Harjo, who is the showrunner for the series and co-wrote the first with Waititi, immediately establishes the innate goodness of these children. They are mostly outlaws in their minds, and that is only possible because they live in a place where everyone knows everyone, watched over by a Lighthorseman called Big (Zahn McClarnon) who is more determined to capture aliens than to fight crime.

But the main challenge for children is to avoid boredom. . . until they are confronted by a gang of newcomers determined to dethrone them. Bear, Elora, Willie Jack and Cheese find this confusing as they have never considered themselves to be a gang. Sometimes the fight comes to your door instead of the other way around. And sometimes the battle and the ploys are a way to ward off sadness; we learn early on that the quartet had a fifth member, a friend they lost a year ago.

The smartest cinematic odes of “Reservation Dogs” tell the general public while satirizing the racist tropes perpetuated by Hollywood that have taken root in our culture. Like Spirit Guide Nonsense: Bear finds his while knocked out. Unfortunately for him, his broker in ghostly wisdom was not a heroic legend, but the aimless of life William Knifeman. It tells the story of a battle in Little Bighorn to die a stupid death before you can make any difference.

“I came to the really rugged hill!” he said in his defense, before admitting, “The spirit world … is cold. My nipples are still hard.”

Much of the show’s comedy is woven into dialogue, giving everyone a punchline at some point, though Woon-A-Tai and Jacobs mostly play it straight. (Jacobs has less choice in this regard given Elora Danon’s role as the mastermind of the outfit and the fact that she shares a name with the baby in “Willow,” an anecdote that inspires at least a bit in each episode.)

The biggest reveal is, aside from Alexis’ naturally winning awkwardness as Willie Jack, is McClarnon’s unflinching madness.
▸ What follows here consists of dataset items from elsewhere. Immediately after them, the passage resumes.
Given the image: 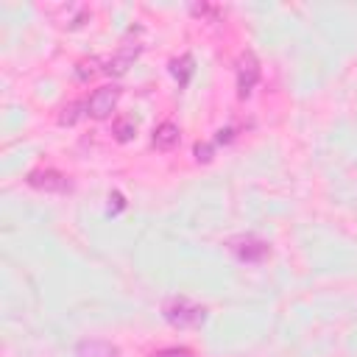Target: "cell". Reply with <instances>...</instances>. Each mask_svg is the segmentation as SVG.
I'll use <instances>...</instances> for the list:
<instances>
[{
    "mask_svg": "<svg viewBox=\"0 0 357 357\" xmlns=\"http://www.w3.org/2000/svg\"><path fill=\"white\" fill-rule=\"evenodd\" d=\"M162 315H165L167 324H173V326H178V329H187V326L204 324L206 307H201V304H195V301H190V298H184V296H176V298H167V301H165Z\"/></svg>",
    "mask_w": 357,
    "mask_h": 357,
    "instance_id": "obj_1",
    "label": "cell"
},
{
    "mask_svg": "<svg viewBox=\"0 0 357 357\" xmlns=\"http://www.w3.org/2000/svg\"><path fill=\"white\" fill-rule=\"evenodd\" d=\"M117 100H120V86H114V84L98 86V89L89 95V100H86V114L95 117V120H106V117L114 112Z\"/></svg>",
    "mask_w": 357,
    "mask_h": 357,
    "instance_id": "obj_2",
    "label": "cell"
},
{
    "mask_svg": "<svg viewBox=\"0 0 357 357\" xmlns=\"http://www.w3.org/2000/svg\"><path fill=\"white\" fill-rule=\"evenodd\" d=\"M25 181L36 190H45V192H70V187H73L70 178L53 167H36L25 176Z\"/></svg>",
    "mask_w": 357,
    "mask_h": 357,
    "instance_id": "obj_3",
    "label": "cell"
},
{
    "mask_svg": "<svg viewBox=\"0 0 357 357\" xmlns=\"http://www.w3.org/2000/svg\"><path fill=\"white\" fill-rule=\"evenodd\" d=\"M257 81H259V61H257V56L251 50H245L237 59V95L248 98L251 89L257 86Z\"/></svg>",
    "mask_w": 357,
    "mask_h": 357,
    "instance_id": "obj_4",
    "label": "cell"
},
{
    "mask_svg": "<svg viewBox=\"0 0 357 357\" xmlns=\"http://www.w3.org/2000/svg\"><path fill=\"white\" fill-rule=\"evenodd\" d=\"M229 248H231L243 262H259V259L271 251V245H268L265 240H257V237H251V234H243V237L229 240Z\"/></svg>",
    "mask_w": 357,
    "mask_h": 357,
    "instance_id": "obj_5",
    "label": "cell"
},
{
    "mask_svg": "<svg viewBox=\"0 0 357 357\" xmlns=\"http://www.w3.org/2000/svg\"><path fill=\"white\" fill-rule=\"evenodd\" d=\"M75 357H120V349L109 340L89 337V340H81L75 346Z\"/></svg>",
    "mask_w": 357,
    "mask_h": 357,
    "instance_id": "obj_6",
    "label": "cell"
},
{
    "mask_svg": "<svg viewBox=\"0 0 357 357\" xmlns=\"http://www.w3.org/2000/svg\"><path fill=\"white\" fill-rule=\"evenodd\" d=\"M178 126L176 123H170V120H165V123H159L156 126V131H153V148L156 151H173L176 145H178Z\"/></svg>",
    "mask_w": 357,
    "mask_h": 357,
    "instance_id": "obj_7",
    "label": "cell"
},
{
    "mask_svg": "<svg viewBox=\"0 0 357 357\" xmlns=\"http://www.w3.org/2000/svg\"><path fill=\"white\" fill-rule=\"evenodd\" d=\"M134 131H137V123H134L131 117H123V120L114 123V137H117L120 142H128V139L134 137Z\"/></svg>",
    "mask_w": 357,
    "mask_h": 357,
    "instance_id": "obj_8",
    "label": "cell"
},
{
    "mask_svg": "<svg viewBox=\"0 0 357 357\" xmlns=\"http://www.w3.org/2000/svg\"><path fill=\"white\" fill-rule=\"evenodd\" d=\"M151 357H195L190 349H184V346H167V349H159V351H153Z\"/></svg>",
    "mask_w": 357,
    "mask_h": 357,
    "instance_id": "obj_9",
    "label": "cell"
}]
</instances>
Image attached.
McClarnon is an actor known for his stoic, barely verbal portrayals in “Fargo” and “Westworld,” and with Big, he plays on that reputation by delivering silly proclamations with total authority – like explaining to Bear why an energy drink is. healthier. than soda. “It’s natural. It’s made of energy.”

Don’t underestimate the prominence of underground hip-hop artists Lil Mike and Funnybone like Mose and Mekko. Their roles in the story fall somewhere between the Hood versions of Rosencrantz and Guildenstern and a Greek choir, somewhat neutral parts that see everything and cause conflict, mostly to keep things interesting. And the performers brilliantly deploy their perfect syncope.

If “Reservation Dogs” were set in other American locations, people would compare it to “The Wonder Years” and the dynamics of its core quartet to that of the protagonists, “That ’70s Show”. But he’s decidedly one of a kind, using tributes from other shows and movies to strengthen our bond with his heroes by tapping into a shared love for such stories. Accurate and honest film and television portrayals of Indigenous peoples barely exist, which brings an added level of satisfaction and joy to watching this show. It gives the impression that these are people who know and love to laugh and encourage. Best of all, it makes us want to see more shows like this.

“Reservation Dogs” will air Monday, August 9 on FX on Hulu.